Отступив от края платформы, я села на скамейку. Ноги, натруженные за день, ныли каждой жилкой. «Вы имеете право хранить молчание». Я вспомнила полицейского из какого-то старого кино…
Митино лицо встало передо мною так же ясно, как взорванный собор. Над верхней губой, шевельнувшейся мне навстречу, проступал, как испарина, смертельный страх. Все, окружавшее меня наяву, дрожало неверным контуром, словно земные пласты, сдавленные сегодняшними похоронами, действительно стронулись с места. Мгновенно, отметая прочь все постороннее, я поняла: случилась беда. Наверное, я что-то сказала вслух, потому что мужчина, сидевший рядом со мной, обернулся удивленно: «Что вы сказали?» – он переспросил вежливо и предупредительно. «Нет, нет, извините…» – я думала о том, что нужно встать и идти. Бежать.

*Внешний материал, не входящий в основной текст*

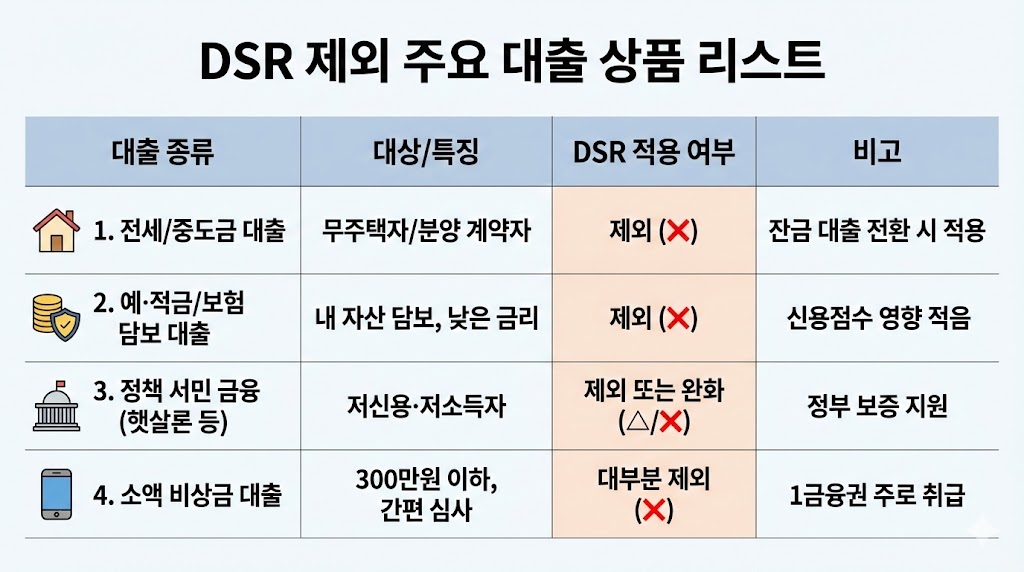 DSR 제외 주요 대출 상품 리스트

| 대출 종류 | 대상/특징 | DSR 적용 여부 | 비고 |
|---|---|---|---|
| 1. 전세/중도금 대출 | 무주택자/분양 계약자 | 제외 (❌) | 잔금 대출 전환 시 적용 |
| 2. 예·적금/보험 담보 대출 | 내 자산 담보, 낮은 금리 | 제외 (❌) | 신용점수 영향 적음 |
| 3. 정책 서민 금융 (햇살론 등) | 저신용·저소득자 | 제외 또는 완화 (△/❌) | 정부 보증 지원 |
| 4. 소액 비상금 대출 | 300만원 이하, 간편 심사 | 대부분 제외 (❌) | 1금융권 주로 취급 |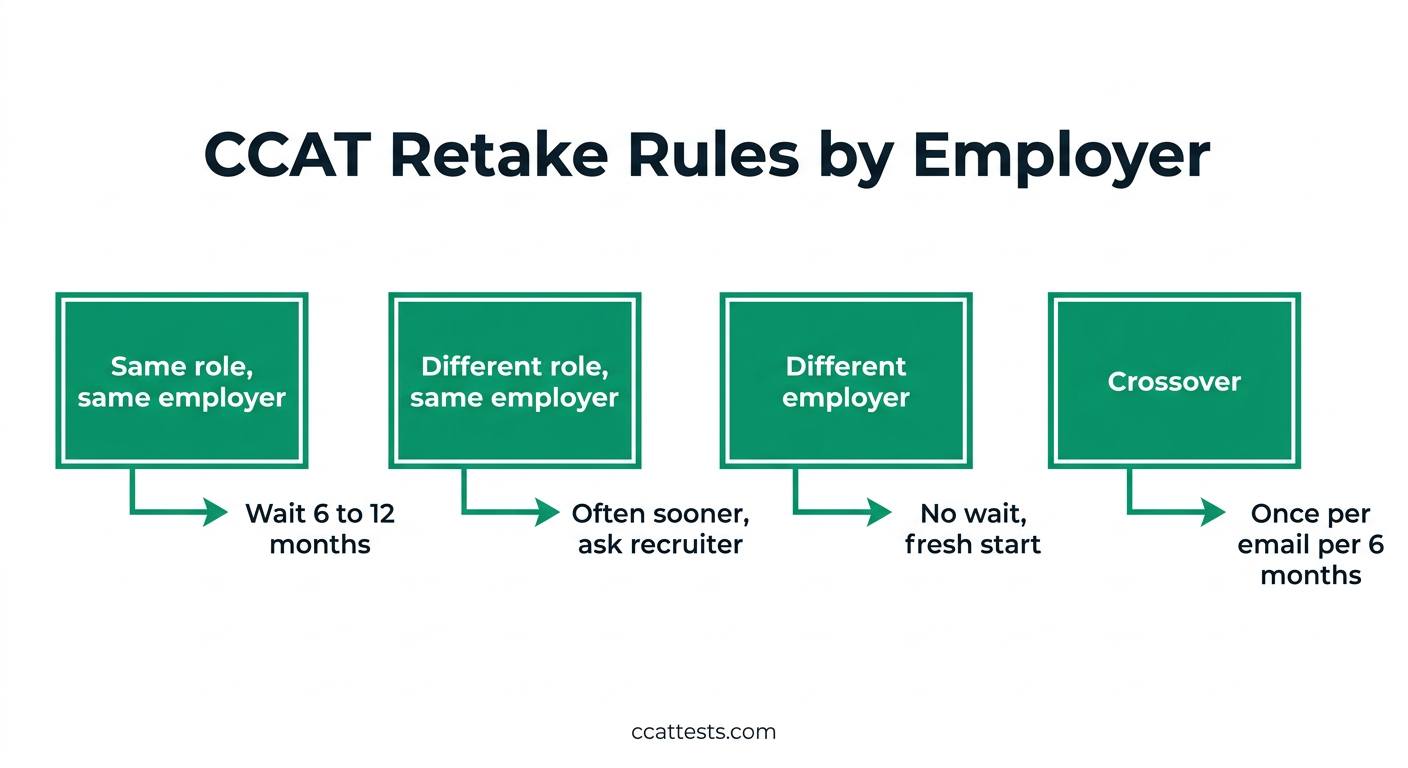 CCAT Retake Rules by Employer

Same role, same employer

Wait 6 to 12 months

Different role, same employer

Often sooner, ask recruiter

Different employer

No wait, fresh start

Crossover

Once per email per 6 months

ccattests.com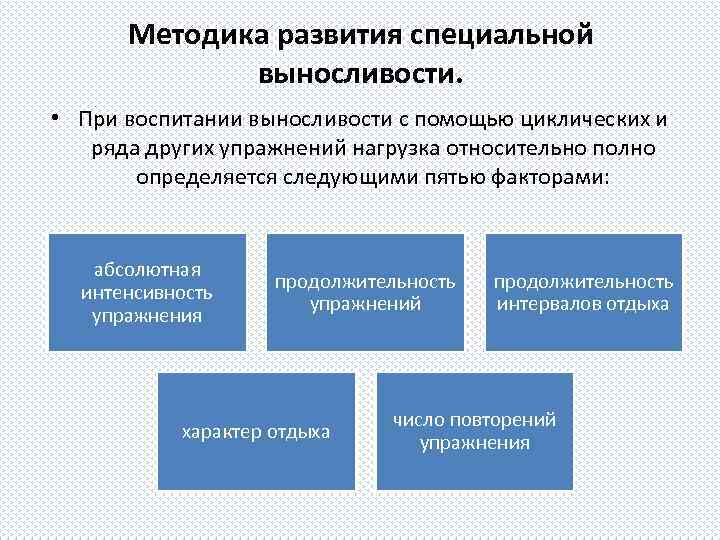 Методика развития специальной выносливости.

• При воспитании выносливости с помощью циклических и ряда других упражнений нагрузка относительно полно определяется следующими пятью факторами:

абсолютная интенсивность упражнения

продолжительность упражнений

продолжительность интервалов отдыха

характер отдыха

число повторений упражнения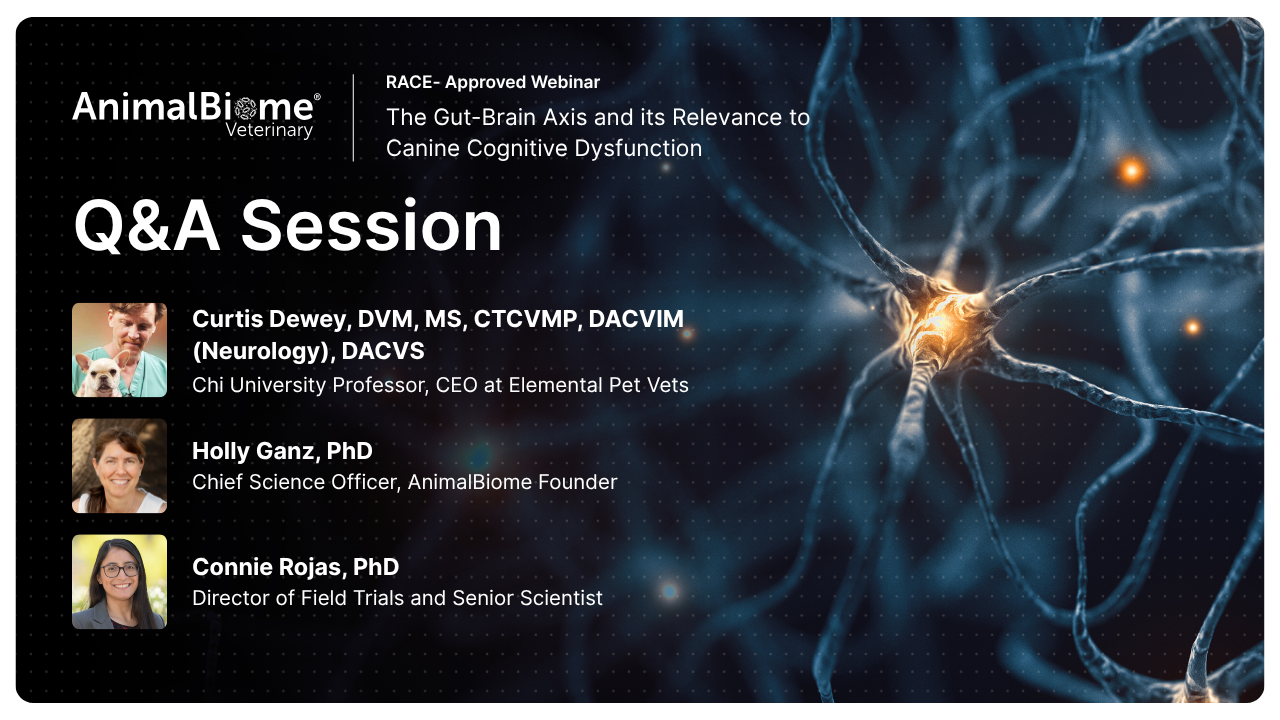 AnimalBiome®
Veterinary

RACE- Approved Webinar
The Gut-Brain Axis and its Relevance to Canine Cognitive Dysfunction

Q&A Session

Curtis Dewey, DVM, MS, CTCVMP, DACVIM (Neurology), DACVS
Chi University Professor, CEO at Elemental Pet Vets

Holly Ganz, PhD
Chief Science Officer, AnimalBiome Founder

Connie Rojas, PhD
Director of Field Trials and Senior Scientist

«Мне показалось, вы на что-то пожаловались», – мужчина продолжал настойчиво. «Я просто устала. Очень устала. Весь день – на ногах». У меня не было сил подняться. «Лучший способ отдохнуть – выйти на улицу босиком и так постоять, глядя в небо. Конечно, хорошо и холодное обливание, но не все решаются… А постоять, сейчас же еще тепло, правда?» – «Правда, – я сказала, стараясь скрыть раздражение, – сейчас приеду и пойду на улицу – стоять». – «Да-да, причем совсем недолго. Хватает пяти минут, чтобы слиться с мирозданием, почувствовать себя частицей общего, бесконечного…» Вдохновляющее чувство причастности к чему-то огромному и целому перехватывало его горло. Он смотрел на меня, доброжелательно улыбаясь, но в улыбке, как болотный огонек, скрытый под земляным слоем, тлела высокомерная уверенность в том, что он-то – избранник мироздания – сумел найти правильный выход.

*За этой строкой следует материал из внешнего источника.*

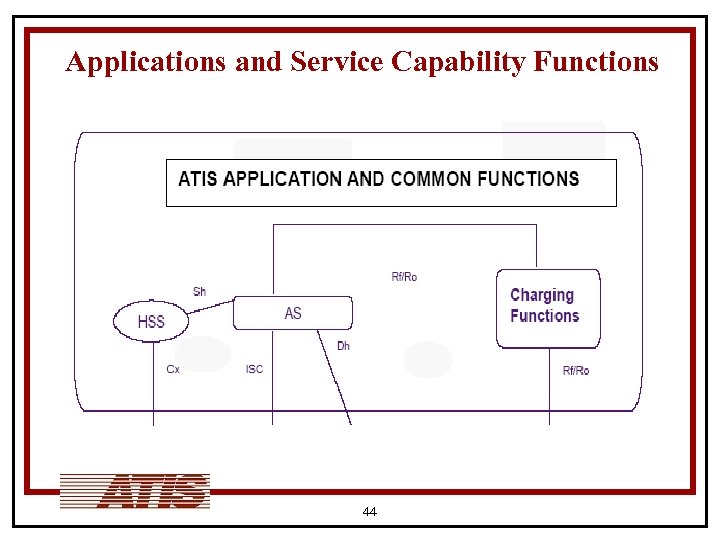 Applications and Service Capability Functions

ATIS APPLICATION AND COMMON FUNCTIONS

Rf/Ro

Sh

HSS

AS

Charging Functions

Dh

Cx

ISC

Rf/Ro

ATIS

44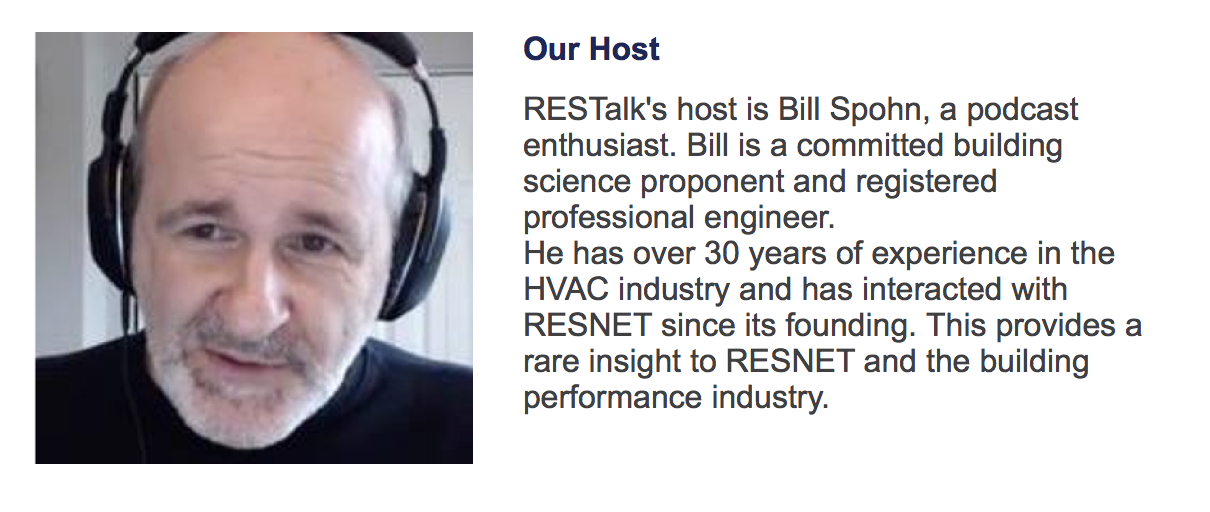 Our Host

RESTalk's host is Bill Spohn, a podcast enthusiast. Bill is a committed building science proponent and registered professional engineer.
He has over 30 years of experience in the HVAC industry and has interacted with RESNET since its founding. This provides a rare insight to RESNET and the building performance industry.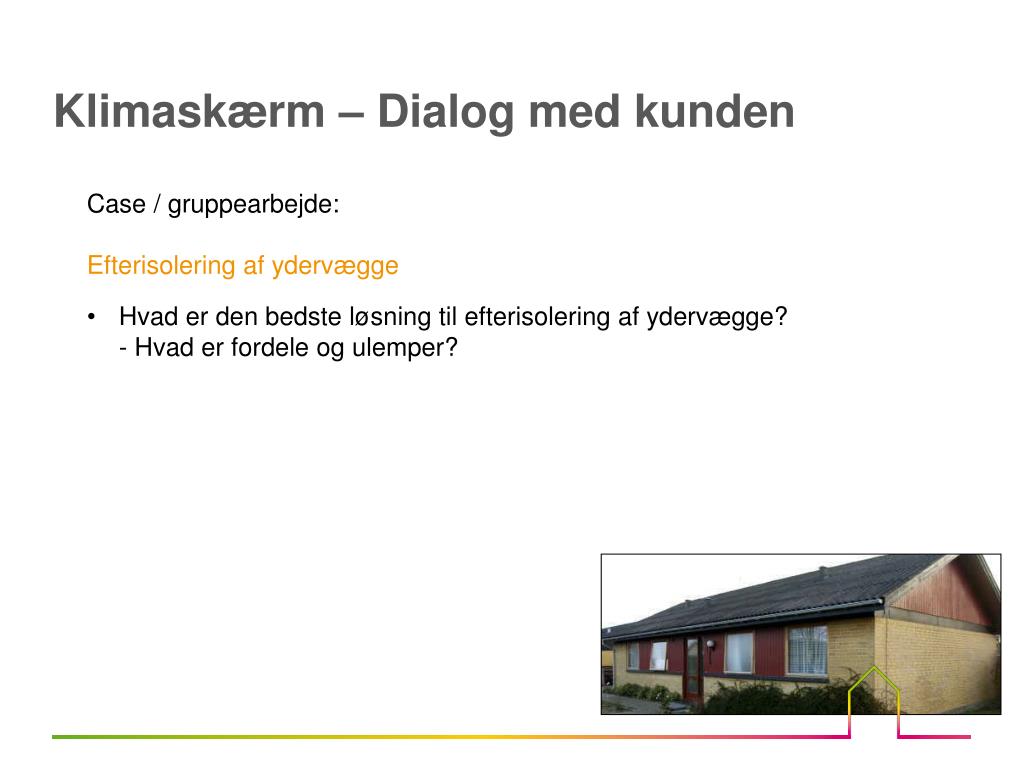 Klimaskærm – Dialog med kunden

Case / gruppearbejde:

Efterisolering af ydervægge

• Hvad er den bedste løsning til efterisolering af ydervægge?
- Hvad er fordele og ulemper?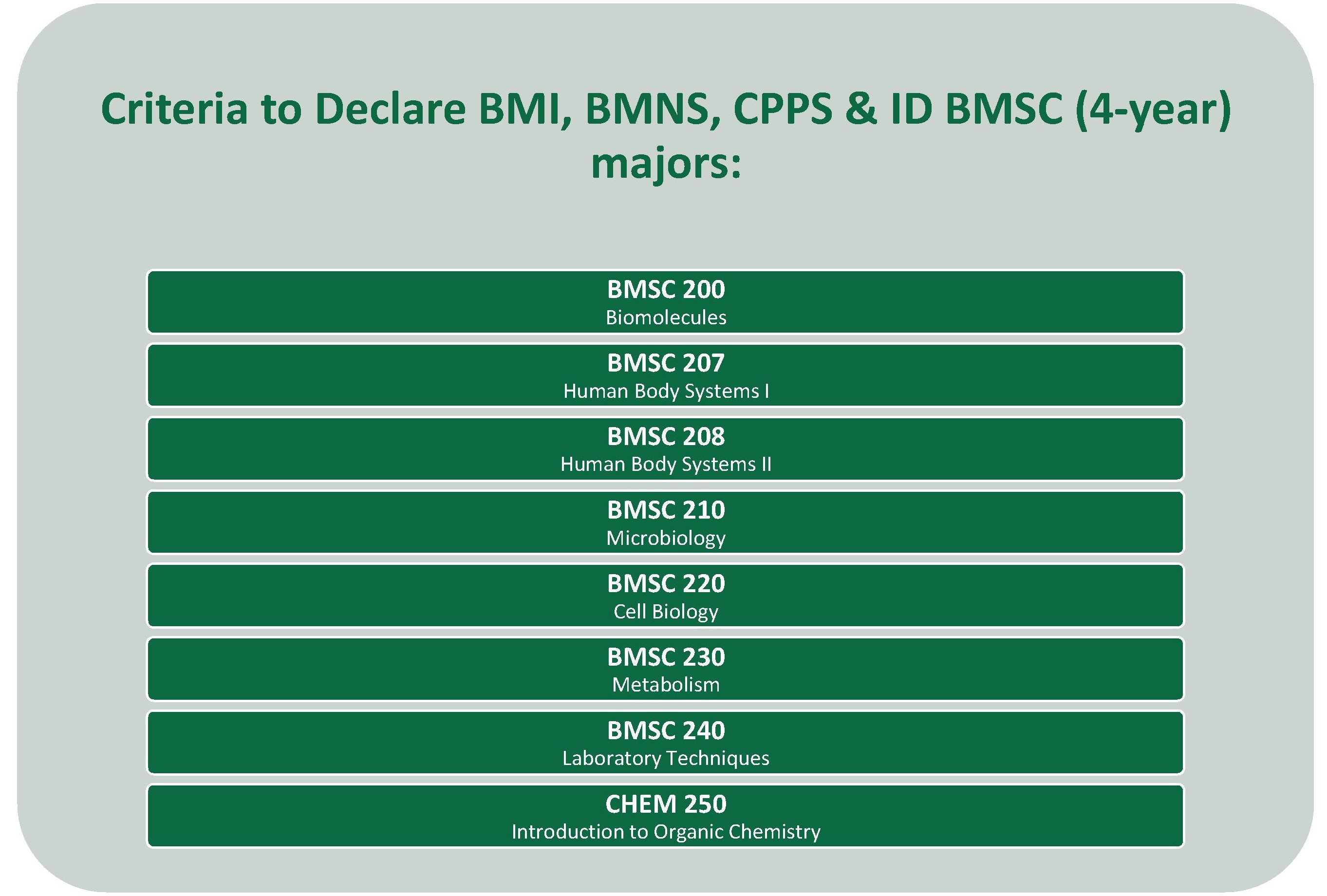 Criteria to Declare BMI, BMNS, CPPS & ID BMSC (4-year) majors:

BMSC 200
Biomolecules

BMSC 207
Human Body Systems I

BMSC 208
Human Body Systems II

BMSC 210
Microbiology

BMSC 220
Cell Biology

BMSC 230
Metabolism

BMSC 240
Laboratory Techniques

CHEM 250
Introduction to Organic Chemistry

«Конечно, – он продолжил, – вы можете возразить мне, что мироздание – штука довольно сложная, а я вам отвечу, что все-таки не настолько, чтобы нельзя было сопоставить со сложностью отдельного человека. На этом, собственно, и построены все мировые религии, поверьте мне, все без исключения». – «Да, – я кивнула. – Вот сейчас все и выяснится. Вы – нищий бродячий проповедник, основатель всеобъемлющего учения, новой вселенской церкви, и мне несказанно повезло?»
«Разве я говорил о церкви? Церковь относится к мирозданию как элемент к целому. И в этом смысле, именно в этом смысле, она ничем не отличается от любого другого учреждения…» – «Любого? Например, ГеПеУ?» – я цедила сквозь зубы. «В известном смысле… Там ведь – тоже люди, возможно, заблудшие души… Своя иерархия… Да, пожалуй, и КГБ». – «Лю-юди… Надо полагать, ваши сослуживцы?» – отметая последнюю осторожность, я осведомилась нежно. «Лично я к этой организации отношения не имею, что, впрочем, не мешает мне судить здраво».

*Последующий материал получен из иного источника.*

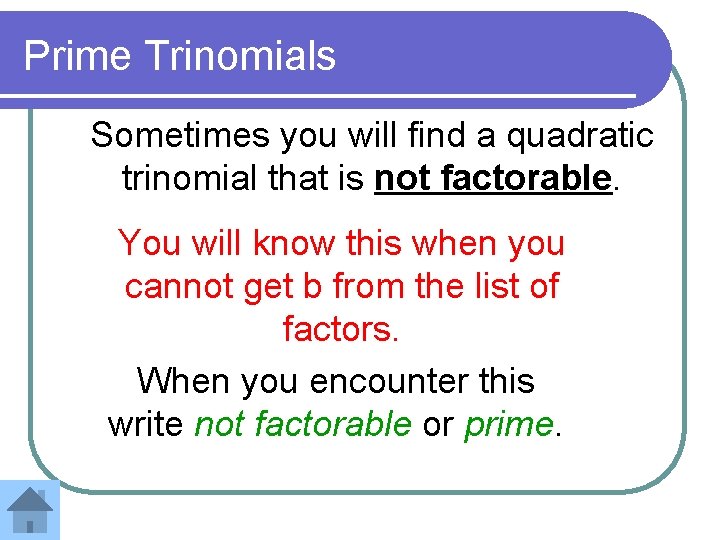 Prime Trinomials

Sometimes you will find a quadratic trinomial that is not factorable.

You will know this when you cannot get b from the list of factors.

When you encounter this write not factorable or prime.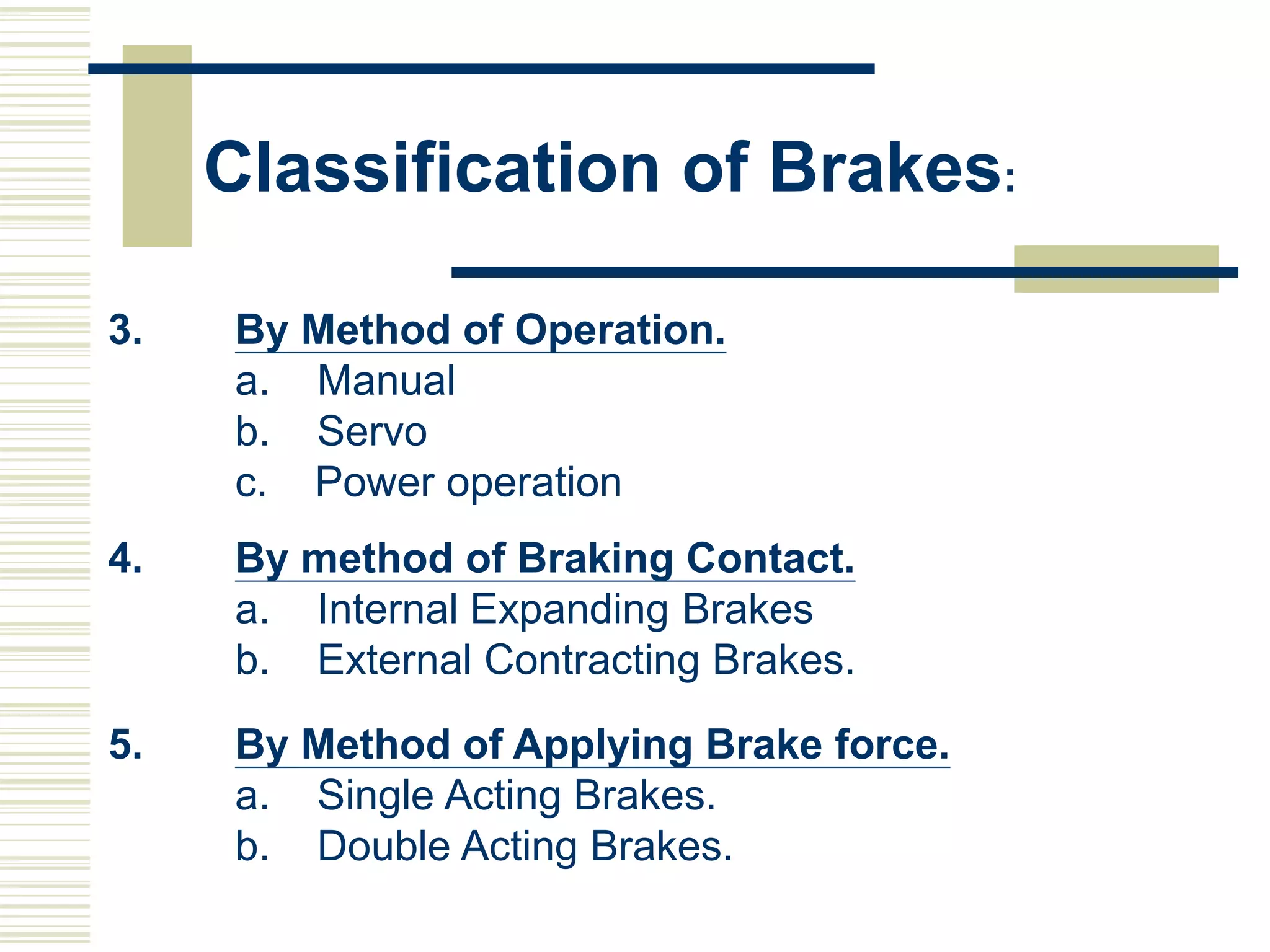 Classification of Brakes:

3. By Method of Operation.
a. Manual
b. Servo
c. Power operation

4. By method of Braking Contact.
a. Internal Expanding Brakes
b. External Contracting Brakes.

5. By Method of Applying Brake force.
a. Single Acting Brakes.
b. Double Acting Brakes.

«Знаете, – я говорила твердым голосом, – наверное, найдется немало заблудших, кто сумеет восхититься вашей теорией мироздания и даже позавидует вашему здравому смыслу, но лично я вижу в этом исключительно слепоту и нравственный изъян. Добро вы были бы иностранцем, но для человека, жизнь прожившего в нашей… – я искала слово, – юдоли, где не только учреждения, но и каждый человек человеку…» – я хотела сказать: рознь. «Понимаю, – он перебил мягко. – Возможно, я кажусь вам глупым и старым, но, поверьте, иностранцы здесь ни при чем. Люди везде люди. Когда человек один – ему всегда страшно… Засим прощайте, – с неожиданной легкостью он поднялся навстречу приближающемуся поезду. – Приятно было познакомиться».Выйдя из метро, я направилась к автомату. Здесь, на поверхности земли, страх отпускал меня. Мне уже начинало казаться, что все это – пустые выдумки, но, прижав ухо к трубке, я дожидалась настойчиво. Гудки неслись один за другим. Мне надо было услышать голос. Тогда, убедившись, что ничего не случилось, я положила бы трубку. Дома, ближе к ночи, я повторила попытку. Митина квартира молчала.
Гнусная рептилия
Телефон звонил непрестанно. То из канцелярии Академии требовали мужа, то из Москвы – торопили с какими-то документами. Затишье наступало ночью.